Problem to solve ->
Could you restate word for word only the lines below from the one holding "Indonesian crackdown: banner" to the one holding "Santa Rosa High", inclusive, and leave out the pictures?

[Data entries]
== Segment start ==
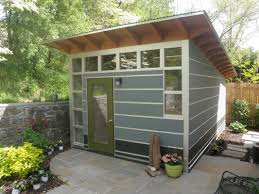 small shed design with glass door and windows in natural stone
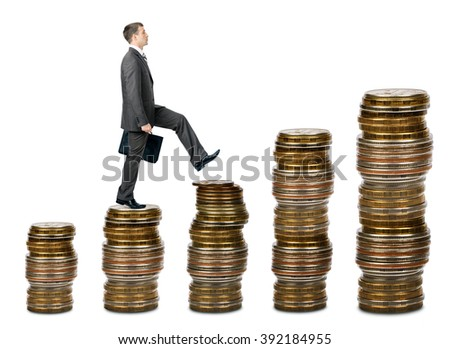 Businessman walking on gold coins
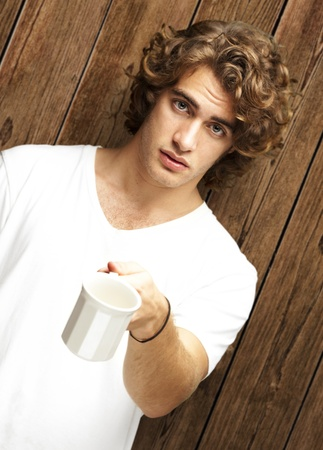 portrait of young man offering cup against a wooden wall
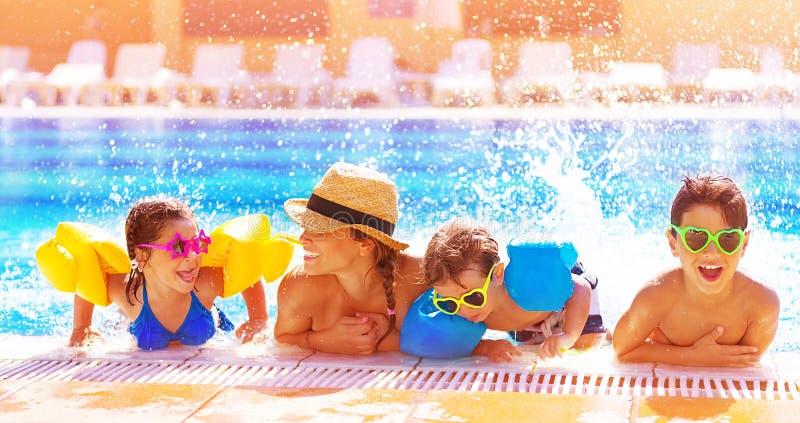 Familia feliz en la piscina fotos de archivo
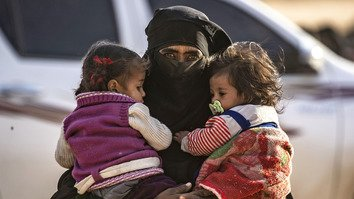 "A fully veiled woman holds two little girls against her chest as hundreds of civilians, who streamed out of ""Islamic State"" (IS)'s last Syrian stronghold, walk towards a screening point for new arrivals run by US-backed Syrian Democratic Forces (SDF) outside Baghouz, Syria, March 5. [Delil Souleiman/AFP]"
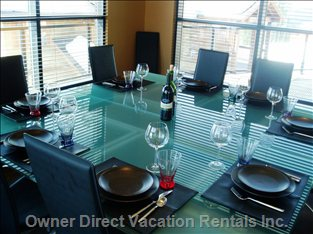 Our Dining Room Table:  Solid Glass (as are the Table's Extensions).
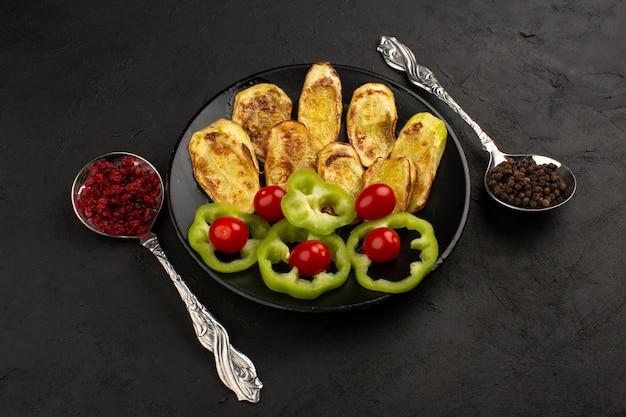 Vista superior vegetales cocidos y rebanados frescos dentro de un plato negro en la oscuridad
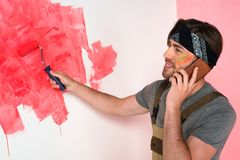 Smiling man talking on smartphone and painting wall in red by paint. Roller stock photos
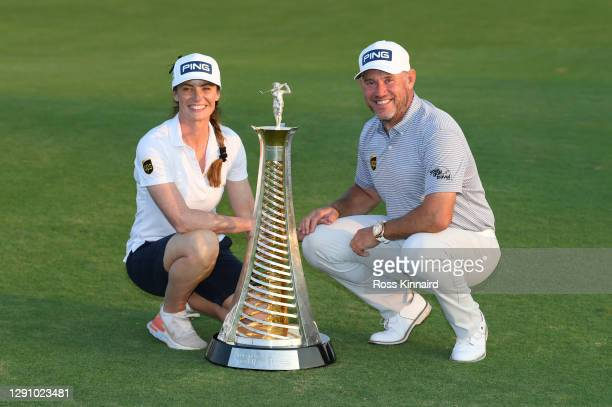 Lee Westwood of England and his caddie and girlfriend Helen Storey celebrate with the Race to Dubai Trophy following Day 4 of the DP World Tour...
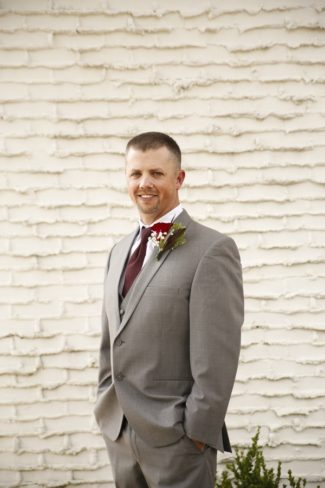 groom against white brick wall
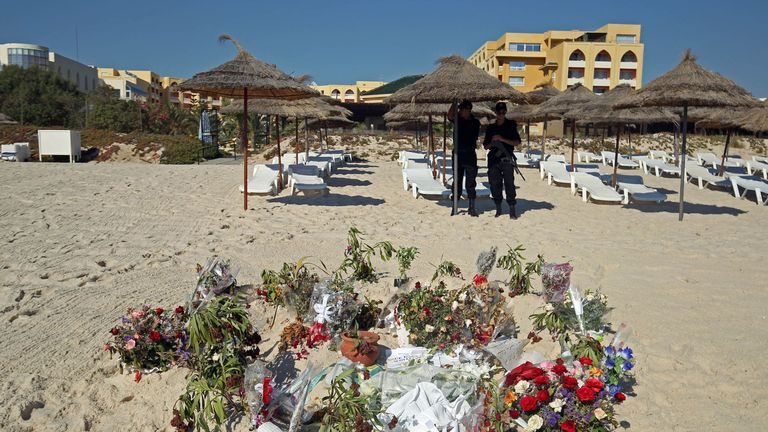 Flowers remain on the beach as police office patrol near the RIU Imperial Marhaba hotel in Sousse, Tunisia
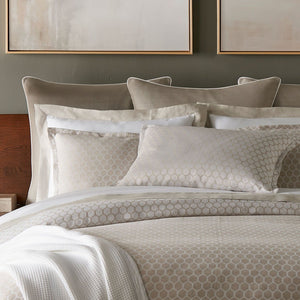 honeycomb patterned duvet and shams with neutral bedding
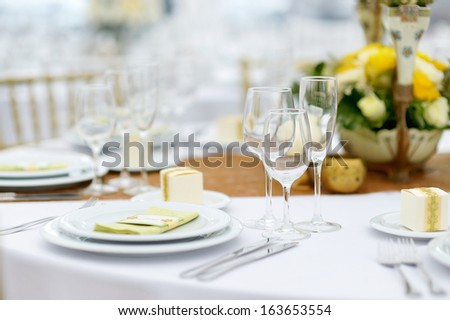Table set for an event party or wedding reception, summer theme - stock photo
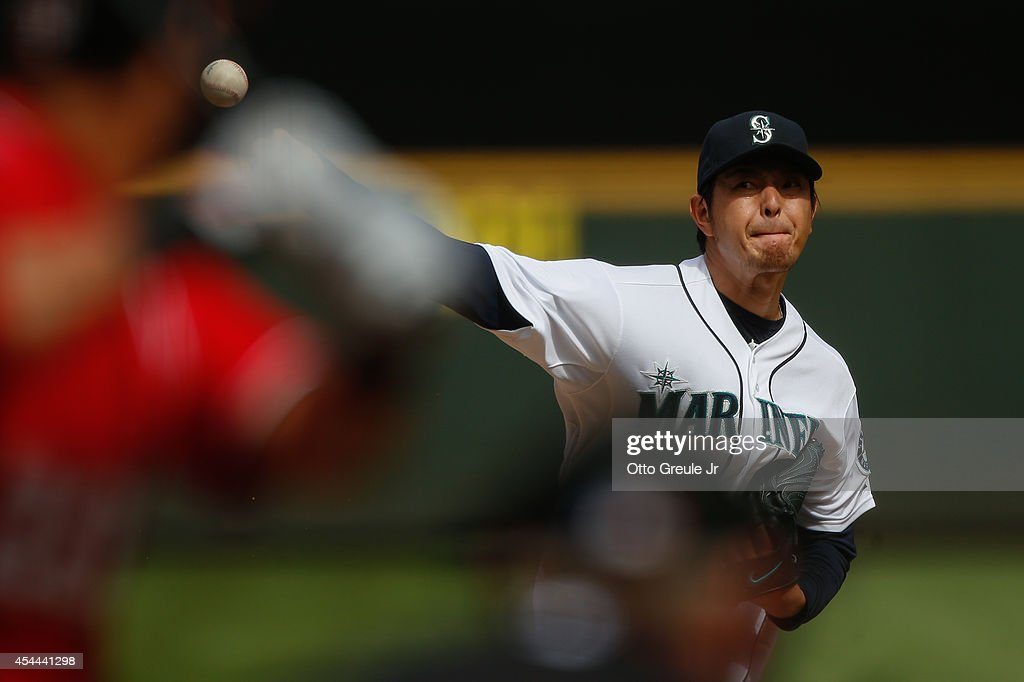 Starting pitcher <a gi-track='captionPersonalityLinkClicked' href=/galleries/search?phrase=Hisashi+Iwakuma&family=editorial&specificpeople=5723798 ng-click='$event.stopPropagation()'>Hisashi Iwakuma</a> #18 of the Seattle Mariners pitches in the fourth inning against the Washington Nationals at Safeco Field on August 31, 2014 in Seattle, Washington.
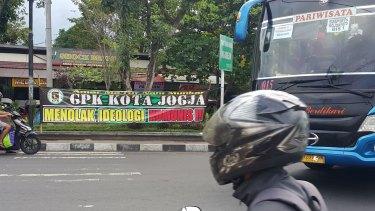 Indonesian crackdown: banner reads 'Reject communist ideology'.
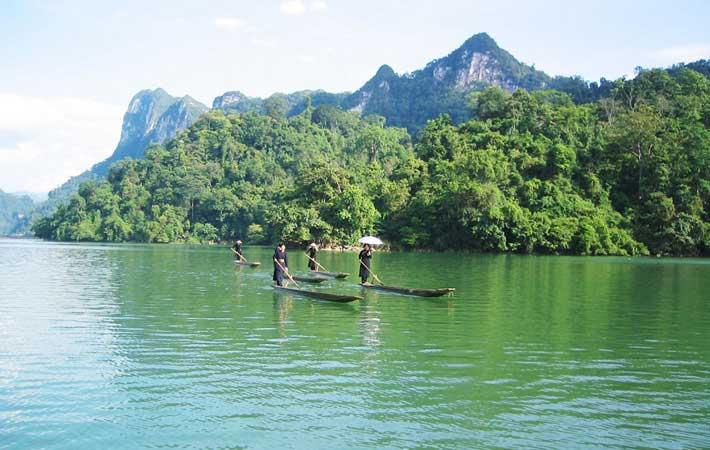 Gente local en piraguas en el lago Ba Be Vietnam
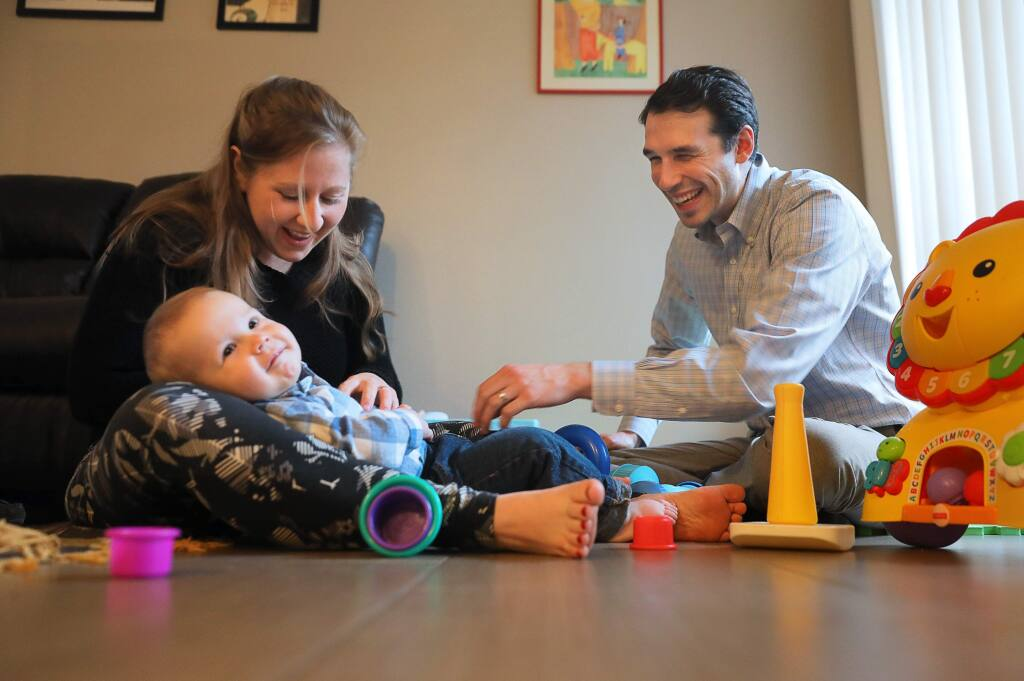 Santa Rosa High School teacher Nightsnow Vogt, right, and his wife, Melissa, play with their 13-month-old son, Camilo, in their Santa Rosa apartment on Tuesday, February 26, 2019. (Christopher Chung/ The Press Democrat)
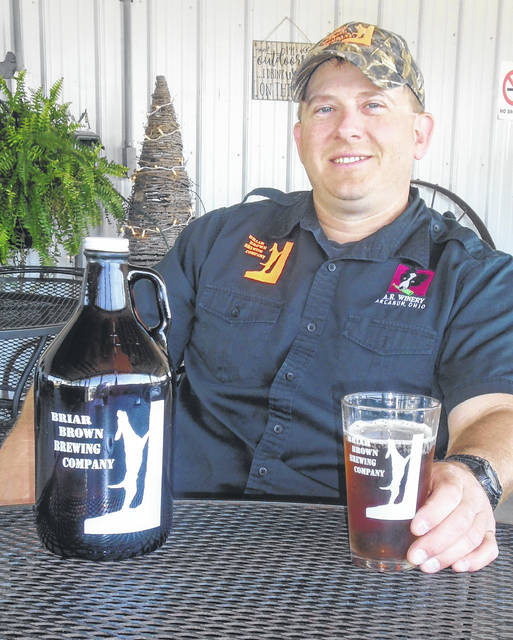 Russell Rex, owner of Briar Brown Brewing Company and A.R. Winery, takes a break and relaxes with a cold glass of Darke County Pilz, which he unveiled to the public recently. He and wife Angie own the business on Gordon-Landis Road.
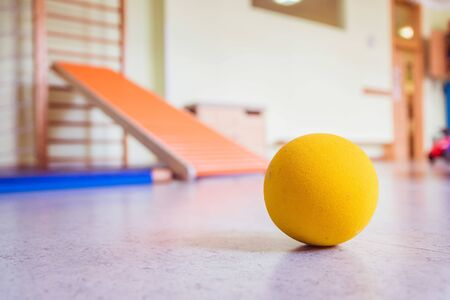 Close up of toy foam ball in a gym hall of a Kindergarten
== Segment end ==
Response to the task ->
 Indonesian crackdown: banner reads 'Reject communist ideology'.
 Gente local en piraguas en el lago Ba Be Vietnam
 Santa Rosa High School teacher Nightsnow Vogt, right, and his wife, Melissa, play with their 13-month-old son, Camilo, in their Santa Rosa apartment on Tuesday, February 26, 2019. (Christopher Chung/ The Press Democrat)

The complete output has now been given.